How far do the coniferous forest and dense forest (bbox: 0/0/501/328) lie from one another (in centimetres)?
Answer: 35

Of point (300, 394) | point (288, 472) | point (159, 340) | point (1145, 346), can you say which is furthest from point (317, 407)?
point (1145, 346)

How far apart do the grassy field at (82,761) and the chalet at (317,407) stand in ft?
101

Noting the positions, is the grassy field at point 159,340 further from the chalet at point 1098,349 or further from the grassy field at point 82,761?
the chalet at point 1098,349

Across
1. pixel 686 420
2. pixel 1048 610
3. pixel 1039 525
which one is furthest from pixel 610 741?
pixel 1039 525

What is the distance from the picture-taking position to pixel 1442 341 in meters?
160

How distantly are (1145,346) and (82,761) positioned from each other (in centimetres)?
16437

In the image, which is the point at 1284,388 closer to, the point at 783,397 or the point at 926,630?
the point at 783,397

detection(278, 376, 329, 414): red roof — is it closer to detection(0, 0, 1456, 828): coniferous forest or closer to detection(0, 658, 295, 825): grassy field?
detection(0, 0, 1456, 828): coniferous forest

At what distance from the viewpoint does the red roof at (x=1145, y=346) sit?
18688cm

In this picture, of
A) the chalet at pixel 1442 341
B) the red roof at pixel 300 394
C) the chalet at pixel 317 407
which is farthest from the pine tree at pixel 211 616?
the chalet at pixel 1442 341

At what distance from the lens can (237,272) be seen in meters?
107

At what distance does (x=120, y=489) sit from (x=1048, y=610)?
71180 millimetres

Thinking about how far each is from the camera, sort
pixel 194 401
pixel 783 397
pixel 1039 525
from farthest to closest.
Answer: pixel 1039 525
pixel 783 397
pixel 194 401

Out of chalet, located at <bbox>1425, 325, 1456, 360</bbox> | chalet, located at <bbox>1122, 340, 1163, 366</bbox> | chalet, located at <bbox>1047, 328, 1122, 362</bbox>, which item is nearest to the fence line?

════

What to do: The lines to reproduce run from the line containing "In this picture, of" to the end of the listing; write them out exactly and add nothing.

Full solution:
In this picture, of
A) the chalet at pixel 1442 341
B) the red roof at pixel 300 394
C) the chalet at pixel 317 407
which is farthest from the pine tree at pixel 211 616?
the chalet at pixel 1442 341

At what distance from the lens can (237,272) be seen in meters?
107

At what distance does (x=120, y=489) sit from (x=1048, y=610)?
71180 millimetres

Thinking about how far each is from the camera, sort
pixel 194 401
pixel 783 397
pixel 1039 525
from farthest to closest.
Answer: pixel 1039 525
pixel 783 397
pixel 194 401

Out of chalet, located at <bbox>1425, 325, 1456, 360</bbox> | chalet, located at <bbox>1122, 340, 1163, 366</bbox> | chalet, located at <bbox>1047, 328, 1122, 362</bbox>, which item is nearest to the fence line?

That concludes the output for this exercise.